Are you looking for something completely different to serve this holiday season? This is the perfect, show-stopping dish to wow your friends and family. This elegant main dish looks like you spent hours preparing, but it requires only one sauté pan and one baking sheet! Okay, there’s some chopping and prepping involved but it’s all worth it, especially since you can prepare it weeks ahead, freeze it, then just bake it when you’re ready to serve.
2 ROLLS, VEGAN PUFF PASTRY, if frozen, thawed in the fridge overnight.
8 OZ, CREMINI MUSHROOMS, chopped
6 PORTOBELLO MUSHROOMS, medium size, stems removed
3 ONIONS, large
2 ½ CUPS, BABY SPINACH
4 SPRIGS, FRESH THYME chopped (or 1 tablespoon chopped rosemary)
4–6 TBSPS., DIJON MUSTARD, divided
3 TBSPS, OLIVE OIL, divided
4-6 TBSPS, COCONUT OIL, melted (or vegan butter, melted)
SALT & PEPPER to taste
Preheat oven to 400 degrees and prepare a baking sheet with parchment paper or silicone pad.
In a large skillet, heat 2 tablespoons of olive oil and sauté the chopped onions until they’ve softened and are golden. Move the cooked onions to a bowl.
In the same pan, cook all the spinach until wilted, then remove to a colander to drain some of the accumulated moisture. Allow to cool.

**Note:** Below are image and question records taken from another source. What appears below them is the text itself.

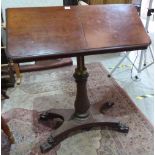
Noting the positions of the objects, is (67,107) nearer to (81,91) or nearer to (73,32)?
(81,91)

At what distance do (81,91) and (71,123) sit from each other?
0.30 metres

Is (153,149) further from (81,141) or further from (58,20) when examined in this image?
(58,20)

In the same pan, heat the remaining 1 tablespoon of olive oil and sauté the portobello mushrooms on each side for 5 minutes, or until golden, and most of their moisture has been cooked out. Then slice them evenly into several pieces and set them aside on paper towel. Next, sauté the chopped cremini mushrooms until golden and most of their moisture has been cooked out. Set them aside on a paper towel. The filling components should be moist, but not watery.

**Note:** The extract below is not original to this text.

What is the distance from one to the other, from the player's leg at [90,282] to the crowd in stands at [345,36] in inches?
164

Unroll the first roll of puff pastry onto the baking sheet.
Spread 2 tablespoons of Dijon mustard on the pastry, leaving a 2” gap on all 4 sides. Place the slices from 3 of the portobello mushrooms on top of the mustard, followed by a layer of onions.
Spread the spinach layer on top of the onions, followed by the chopped cremini mushrooms, spreading them evenly over the onions.
Place the remaining sliced portobello mushrooms on the cremini mushroom layer. Drizzle the remaining 2 tablespoons of Dijon mustard on the mushroom slices. Sprinkle the fresh thyme (or chopped rosemary) on top of the mustard.
Unroll the second puff pastry sheet and place it on top of the filling, completely sealing the sides by pressing the edges down with a fork.
Create some decorative cuts on the puff pastry using a very sharp knife, i.e., crosshatch, herringbone, leafy vine, or just simple diagonal slits, then brush with the melted coconut oi (or vegan butter)
Place the sheet pan on the middle rack in the oven and bake for about 35 minutes, checking at about 20 mins, and rotating the pan for even browning, if necessary. Let the pastry bake until it is a deep, golden color to ensure it’s cooked all the way through. You may need to add 5 more minutes depending on your oven. Let it rest for about 10 minutes before slicing.
Garnish with a few sprigs of thyme or rosemary. (optional)
Note: You can prepare the filling components ahead and refrigerate for several days, then assemble and bake before serving. If preparing to freeze, bake the “wellington” until the puff pastry is not completely browned, cover tightly with foil and freeze. To reheat from frozen: Bring it to room temperature, uncover and continue the baking process until pastry is browned and filling is heated through, about 45 minutes.